Cryptographic signing gives skill consumers a way to verify that a skill directory has not changed since it was signed. For agent skills, that matters because the review target is the whole directory: `SKILL.md`, scripts, references, assets, and any supporting files.

NVIDIA has adopted the OpenSSF Model Signing format, also known as OMS, for detached skill signatures. OMS extends Sigstore-style bundles so verification can cover a directory tree instead of only a single file.

## Signature Layout

The signature is delivered as a detached file at the top level of the skill directory:

```text
skill-name/
|-- SKILL.md
|-- scripts/
|-- references/
|-- assets/
`-- skill.oms.sig
```

By default, the signature covers the files and directories in the skill directory, excluding the signature file itself.

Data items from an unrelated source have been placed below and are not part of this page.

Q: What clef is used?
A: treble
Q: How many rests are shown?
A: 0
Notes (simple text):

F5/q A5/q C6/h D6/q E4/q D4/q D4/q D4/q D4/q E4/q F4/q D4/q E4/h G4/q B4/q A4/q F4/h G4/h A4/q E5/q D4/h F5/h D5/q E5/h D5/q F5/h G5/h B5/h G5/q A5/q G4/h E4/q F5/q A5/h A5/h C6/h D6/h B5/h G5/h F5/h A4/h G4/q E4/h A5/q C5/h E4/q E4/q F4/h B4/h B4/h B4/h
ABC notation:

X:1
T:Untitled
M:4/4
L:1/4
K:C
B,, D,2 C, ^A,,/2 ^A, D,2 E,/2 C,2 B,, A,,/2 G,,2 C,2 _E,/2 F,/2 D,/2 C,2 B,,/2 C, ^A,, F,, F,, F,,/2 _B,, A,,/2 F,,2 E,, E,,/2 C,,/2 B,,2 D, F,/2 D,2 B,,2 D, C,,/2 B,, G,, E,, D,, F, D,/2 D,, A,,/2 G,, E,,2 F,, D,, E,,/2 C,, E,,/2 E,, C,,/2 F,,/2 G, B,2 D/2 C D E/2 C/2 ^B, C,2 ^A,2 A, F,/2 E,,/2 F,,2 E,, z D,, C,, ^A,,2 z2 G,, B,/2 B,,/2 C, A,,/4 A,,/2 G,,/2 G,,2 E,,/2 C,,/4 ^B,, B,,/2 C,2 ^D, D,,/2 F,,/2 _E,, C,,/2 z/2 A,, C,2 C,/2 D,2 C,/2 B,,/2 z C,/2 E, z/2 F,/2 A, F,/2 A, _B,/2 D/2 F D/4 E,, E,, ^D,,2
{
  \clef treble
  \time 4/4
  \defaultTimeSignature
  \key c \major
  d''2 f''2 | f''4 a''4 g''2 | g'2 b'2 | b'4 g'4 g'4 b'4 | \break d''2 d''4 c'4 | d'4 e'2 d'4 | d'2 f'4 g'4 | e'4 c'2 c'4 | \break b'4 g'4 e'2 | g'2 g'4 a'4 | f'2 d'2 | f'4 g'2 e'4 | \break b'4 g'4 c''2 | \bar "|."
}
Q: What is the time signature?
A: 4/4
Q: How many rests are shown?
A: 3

If unsigned files are added after signing, strict verification should fail. That is the point: users need to know when the installed directory differs from the signed release.

## Verification Inputs

Verification needs three things:

| Input                                 | Purpose                        |
| ------------------------------------- | ------------------------------ |
| Skill directory                       | The artifact being verified    |
| `skill.oms.sig`                       | Detached OMS signature         |
| NVIDIA agent capabilities certificate | Trust anchor for the signature |

The signing source material names the certificate file `nv-agent-root-cert.pem`.

## Install a Verifier

Install an OMS-compatible verifier such as `model-signing`:

```bash
pip install model-signing
```

## Verify a Skill

Run verification against the installed or downloaded skill directory:

```bash
model_signing verify certificate SKILL_DIR \
  --signature SKILL_DIR/skill.oms.sig \
  --certificate-chain nv-agent-root-cert.pem
```

If your policy intentionally permits additional unsigned files, add:

```bash
--ignore-unsigned-files
```

For production release checks, prefer strict verification unless there is a documented reason to permit unsigned additions.

## Where Signing Fits

Signing should happen after scanning and review:

1. Run SkillSpector against the complete skill directory.
2. Resolve or accept findings.
3. Complete the skill card.
4. Sign the exact directory that will be published.
5. Publish `skill.oms.sig` with the skill.
6. Verify the signature during installation or CI.

Signing does not prove a skill is safe. It proves the released skill is the one that was signed. Pair it with scanning and a complete skill card for a usable trust story.

## Consumer Checklist

Before installing a signed skill:

* Confirm the signature file is present as `skill.oms.sig`.
* Confirm the certificate chain comes from the expected publisher.
* Run the verification command against the final installed directory.
* Review the skill card and scan report before enabling the skill.
* Re-run verification after any local modification.